I like to take the time to find the right people and trust them, which sometimes doesn’t take me a year. I try to make them feel that I will always remain respectful of them and their history. A time I didn’t have so much to Jeunes Estivants. You had to risk taking the camera out prematurely sometimes. In fact, I was beautifully received by the artists and the locals.
The soundtrack of the film is rich and worked on. Is this an important dimension for you?
The sunny, bewitching and dynamic music of Hatter Fou, an artist from the Grand Est region, immediately came to mind. For several years I had been waiting for the right moment to call on him, and my wish to take the spectator by a breathtaking rhythm, which gives hope and warmth, naturally pointed to him.

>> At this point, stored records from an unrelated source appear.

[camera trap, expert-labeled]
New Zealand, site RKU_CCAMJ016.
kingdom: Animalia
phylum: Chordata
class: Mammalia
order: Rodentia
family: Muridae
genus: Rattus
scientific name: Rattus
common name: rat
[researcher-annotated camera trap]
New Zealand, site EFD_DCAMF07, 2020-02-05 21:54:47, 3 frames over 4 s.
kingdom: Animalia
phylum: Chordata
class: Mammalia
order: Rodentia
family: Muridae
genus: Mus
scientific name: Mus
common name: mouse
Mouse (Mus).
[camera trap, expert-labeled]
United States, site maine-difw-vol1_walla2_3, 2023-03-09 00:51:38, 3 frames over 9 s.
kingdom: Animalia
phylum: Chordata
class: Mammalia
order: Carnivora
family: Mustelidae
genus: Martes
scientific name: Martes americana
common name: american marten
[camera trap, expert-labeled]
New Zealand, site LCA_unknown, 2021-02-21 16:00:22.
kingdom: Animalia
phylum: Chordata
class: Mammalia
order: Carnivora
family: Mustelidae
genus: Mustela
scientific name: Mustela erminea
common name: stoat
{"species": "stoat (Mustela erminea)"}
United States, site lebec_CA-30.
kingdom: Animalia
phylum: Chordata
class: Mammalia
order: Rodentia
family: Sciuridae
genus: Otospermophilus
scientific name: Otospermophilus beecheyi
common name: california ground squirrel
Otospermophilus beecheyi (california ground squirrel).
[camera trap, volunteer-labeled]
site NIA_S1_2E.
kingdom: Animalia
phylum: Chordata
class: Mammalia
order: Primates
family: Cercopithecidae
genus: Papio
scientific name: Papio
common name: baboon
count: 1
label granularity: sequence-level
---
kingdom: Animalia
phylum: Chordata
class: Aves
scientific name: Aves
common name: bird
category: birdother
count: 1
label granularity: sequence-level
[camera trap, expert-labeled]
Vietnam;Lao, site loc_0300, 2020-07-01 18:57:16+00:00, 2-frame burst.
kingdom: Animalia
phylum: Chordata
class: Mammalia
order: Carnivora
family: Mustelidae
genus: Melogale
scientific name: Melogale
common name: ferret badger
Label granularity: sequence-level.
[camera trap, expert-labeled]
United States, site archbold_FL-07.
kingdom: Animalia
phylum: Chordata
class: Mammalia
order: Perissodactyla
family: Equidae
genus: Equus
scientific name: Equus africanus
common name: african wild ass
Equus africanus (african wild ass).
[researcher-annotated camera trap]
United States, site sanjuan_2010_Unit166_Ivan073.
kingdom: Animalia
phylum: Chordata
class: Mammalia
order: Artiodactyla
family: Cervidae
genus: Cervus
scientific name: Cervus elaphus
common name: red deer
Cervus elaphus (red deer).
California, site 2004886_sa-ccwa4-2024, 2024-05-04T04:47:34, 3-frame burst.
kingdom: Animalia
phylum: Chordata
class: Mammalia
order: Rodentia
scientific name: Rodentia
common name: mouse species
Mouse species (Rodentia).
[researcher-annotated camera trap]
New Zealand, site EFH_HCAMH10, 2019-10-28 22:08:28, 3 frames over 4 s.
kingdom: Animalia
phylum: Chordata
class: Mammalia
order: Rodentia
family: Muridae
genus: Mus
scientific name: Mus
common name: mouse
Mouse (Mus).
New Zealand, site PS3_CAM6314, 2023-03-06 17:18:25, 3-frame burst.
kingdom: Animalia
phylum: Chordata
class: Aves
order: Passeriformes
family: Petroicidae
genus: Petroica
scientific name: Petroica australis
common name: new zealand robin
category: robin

In addition, I wanted a choral film, composed of works created during the residencies of the Eté culturel. The place of music or singing is very strong in this film, because it is just as strong for the artists here present (Wesh and his electronic instruments, Agathe Charnet and Lillah Vial with the music of one of the accompanying, the Georgian songs of the company IPAC, the music of the past with the people of the MARPA). And then I wanted this film to be very "sound" (fire crackling, rain on the sheet metal of the car, cracking branches in the forest, water flowing, birds...) all the little sounds of the countryside that come back to us when we get away from the city.
Youth ESTivants
Production DRAC Grand Est et Nomades
With the artists:
- the musician Jean-David Merhi, known as “Wesh”, at the Brienne-le-Château music school in Aube;
- the actresses and directors, Agathe Charnet and Lillah Vial, in the Blainville Forest (Meurthe-et-Moselle);
- photographer Nicolas Serve, at the EPHAD in Joinville (Haute-Marne);
- the IPAC theatre company, at the Citadelle and the Wilson Centre in Montmédy (Meuse);
- Theatre of Operations at MARPA, a residence for seniors in Vanault-les-Dames (Marne).